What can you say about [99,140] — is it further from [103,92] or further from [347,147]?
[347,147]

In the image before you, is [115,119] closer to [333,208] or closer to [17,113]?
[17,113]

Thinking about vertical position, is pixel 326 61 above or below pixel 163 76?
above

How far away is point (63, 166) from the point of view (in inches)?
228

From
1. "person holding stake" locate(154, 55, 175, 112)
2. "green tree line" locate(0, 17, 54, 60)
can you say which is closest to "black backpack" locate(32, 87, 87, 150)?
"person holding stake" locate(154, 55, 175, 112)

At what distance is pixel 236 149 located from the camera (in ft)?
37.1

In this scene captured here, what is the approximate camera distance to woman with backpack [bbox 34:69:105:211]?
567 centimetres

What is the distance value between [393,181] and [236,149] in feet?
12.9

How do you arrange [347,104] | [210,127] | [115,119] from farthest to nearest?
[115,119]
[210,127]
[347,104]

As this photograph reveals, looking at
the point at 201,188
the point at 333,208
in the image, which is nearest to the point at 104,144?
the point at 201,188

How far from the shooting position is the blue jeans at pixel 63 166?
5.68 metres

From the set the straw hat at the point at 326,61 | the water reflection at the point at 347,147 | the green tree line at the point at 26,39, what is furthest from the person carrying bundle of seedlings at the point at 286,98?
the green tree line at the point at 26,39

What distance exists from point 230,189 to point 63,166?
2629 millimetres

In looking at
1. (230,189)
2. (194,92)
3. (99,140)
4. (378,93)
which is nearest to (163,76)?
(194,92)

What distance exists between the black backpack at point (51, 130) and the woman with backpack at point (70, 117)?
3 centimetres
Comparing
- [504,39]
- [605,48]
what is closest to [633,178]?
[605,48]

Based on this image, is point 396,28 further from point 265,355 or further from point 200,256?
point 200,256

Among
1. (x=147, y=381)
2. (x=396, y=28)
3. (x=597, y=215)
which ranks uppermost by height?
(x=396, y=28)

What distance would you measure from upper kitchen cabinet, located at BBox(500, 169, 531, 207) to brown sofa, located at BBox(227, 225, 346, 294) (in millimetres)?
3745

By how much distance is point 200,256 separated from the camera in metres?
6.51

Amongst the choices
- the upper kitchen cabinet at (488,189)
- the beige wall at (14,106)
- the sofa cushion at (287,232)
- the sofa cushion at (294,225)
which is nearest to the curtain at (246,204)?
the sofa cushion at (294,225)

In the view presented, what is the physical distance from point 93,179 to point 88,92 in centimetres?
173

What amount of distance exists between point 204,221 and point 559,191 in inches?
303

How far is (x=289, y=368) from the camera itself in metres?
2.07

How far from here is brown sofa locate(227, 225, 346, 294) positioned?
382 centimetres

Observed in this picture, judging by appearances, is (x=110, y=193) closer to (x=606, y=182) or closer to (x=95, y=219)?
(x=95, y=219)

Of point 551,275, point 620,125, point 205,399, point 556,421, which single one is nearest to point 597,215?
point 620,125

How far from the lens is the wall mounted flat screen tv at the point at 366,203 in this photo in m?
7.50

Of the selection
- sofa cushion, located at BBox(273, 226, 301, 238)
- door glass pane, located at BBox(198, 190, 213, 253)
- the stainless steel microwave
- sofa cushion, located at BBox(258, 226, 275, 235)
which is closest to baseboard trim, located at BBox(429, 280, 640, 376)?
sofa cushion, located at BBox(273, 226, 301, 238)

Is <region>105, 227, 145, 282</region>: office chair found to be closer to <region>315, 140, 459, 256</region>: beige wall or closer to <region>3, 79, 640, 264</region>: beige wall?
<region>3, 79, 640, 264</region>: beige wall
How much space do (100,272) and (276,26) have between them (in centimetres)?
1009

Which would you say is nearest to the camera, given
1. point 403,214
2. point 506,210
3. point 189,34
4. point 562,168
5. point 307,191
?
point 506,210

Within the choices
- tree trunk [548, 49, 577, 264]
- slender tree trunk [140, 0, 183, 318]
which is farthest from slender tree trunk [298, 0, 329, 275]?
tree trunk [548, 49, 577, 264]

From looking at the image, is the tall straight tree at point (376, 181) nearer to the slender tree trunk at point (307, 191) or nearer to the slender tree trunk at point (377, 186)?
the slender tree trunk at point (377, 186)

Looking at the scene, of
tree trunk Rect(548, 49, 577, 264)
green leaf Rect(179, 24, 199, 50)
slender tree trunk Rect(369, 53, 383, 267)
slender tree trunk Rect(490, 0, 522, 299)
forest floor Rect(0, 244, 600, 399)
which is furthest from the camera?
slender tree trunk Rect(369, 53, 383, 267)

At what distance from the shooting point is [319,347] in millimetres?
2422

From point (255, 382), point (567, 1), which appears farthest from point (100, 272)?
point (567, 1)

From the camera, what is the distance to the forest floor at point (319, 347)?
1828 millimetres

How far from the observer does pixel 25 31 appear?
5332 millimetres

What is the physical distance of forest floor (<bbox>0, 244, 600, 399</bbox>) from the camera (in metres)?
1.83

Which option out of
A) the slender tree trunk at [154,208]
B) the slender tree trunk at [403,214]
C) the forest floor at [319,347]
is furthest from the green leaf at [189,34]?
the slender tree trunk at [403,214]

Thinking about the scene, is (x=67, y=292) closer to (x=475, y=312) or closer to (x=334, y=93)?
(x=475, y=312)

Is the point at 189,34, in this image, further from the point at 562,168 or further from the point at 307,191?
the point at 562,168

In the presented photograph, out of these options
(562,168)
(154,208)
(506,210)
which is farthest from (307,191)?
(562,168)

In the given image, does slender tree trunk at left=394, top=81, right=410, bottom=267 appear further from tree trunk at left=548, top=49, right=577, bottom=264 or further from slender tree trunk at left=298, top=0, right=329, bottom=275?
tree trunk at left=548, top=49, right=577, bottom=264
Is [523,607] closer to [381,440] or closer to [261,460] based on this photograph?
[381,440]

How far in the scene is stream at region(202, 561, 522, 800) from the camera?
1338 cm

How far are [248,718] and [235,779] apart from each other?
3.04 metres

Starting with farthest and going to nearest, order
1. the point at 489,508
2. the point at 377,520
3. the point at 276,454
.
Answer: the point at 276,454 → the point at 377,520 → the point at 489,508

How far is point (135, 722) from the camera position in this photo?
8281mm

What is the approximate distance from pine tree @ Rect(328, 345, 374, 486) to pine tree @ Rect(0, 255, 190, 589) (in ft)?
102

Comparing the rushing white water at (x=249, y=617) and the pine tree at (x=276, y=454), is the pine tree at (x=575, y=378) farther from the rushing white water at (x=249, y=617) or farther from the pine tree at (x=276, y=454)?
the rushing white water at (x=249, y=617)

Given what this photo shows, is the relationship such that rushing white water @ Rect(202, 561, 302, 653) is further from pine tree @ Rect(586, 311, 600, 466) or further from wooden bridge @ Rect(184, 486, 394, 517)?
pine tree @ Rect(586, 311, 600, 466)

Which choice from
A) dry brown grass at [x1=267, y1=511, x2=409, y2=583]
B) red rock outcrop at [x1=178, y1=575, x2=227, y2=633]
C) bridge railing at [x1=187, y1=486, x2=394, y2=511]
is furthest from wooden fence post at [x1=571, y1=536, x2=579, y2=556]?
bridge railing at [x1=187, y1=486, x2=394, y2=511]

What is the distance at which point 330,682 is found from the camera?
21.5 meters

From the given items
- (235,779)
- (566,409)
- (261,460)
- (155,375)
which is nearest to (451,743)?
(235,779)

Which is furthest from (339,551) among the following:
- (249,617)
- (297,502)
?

▸ **WHAT YOU HAVE TO DO**
Turn the lines of the entries above into a numbered list with one line per item and blank lines left out. Start with the line that contains "Which would you" and go on through the line that contains "5332 millimetres".

▸ **FINAL RESULT**
1. Which would you say is nearest to the camera, given
2. 1. point 403,214
3. 2. point 506,210
4. 3. point 189,34
5. 4. point 562,168
6. 5. point 307,191
7. ?
8. point 506,210
9. Within the choices
10. - tree trunk [548, 49, 577, 264]
11. - slender tree trunk [140, 0, 183, 318]
12. which is farthest from slender tree trunk [298, 0, 329, 275]?
13. tree trunk [548, 49, 577, 264]
14. From looking at the image, is the tall straight tree at point (376, 181) nearer to the slender tree trunk at point (307, 191) or nearer to the slender tree trunk at point (377, 186)?
15. the slender tree trunk at point (377, 186)
16. Looking at the scene, of
17. tree trunk Rect(548, 49, 577, 264)
18. green leaf Rect(179, 24, 199, 50)
19. slender tree trunk Rect(369, 53, 383, 267)
20. slender tree trunk Rect(490, 0, 522, 299)
21. forest floor Rect(0, 244, 600, 399)
22. which is furthest from the camera?
23. slender tree trunk Rect(369, 53, 383, 267)
24. At what distance from the shooting point is [319,347] in millimetres?
25. 2422
26. From point (255, 382), point (567, 1), which appears farthest from point (100, 272)?
27. point (567, 1)
28. From the camera, what is the distance to the forest floor at point (319, 347)?
29. 1828 millimetres
30. How far from the observer does pixel 25 31 appear?
31. 5332 millimetres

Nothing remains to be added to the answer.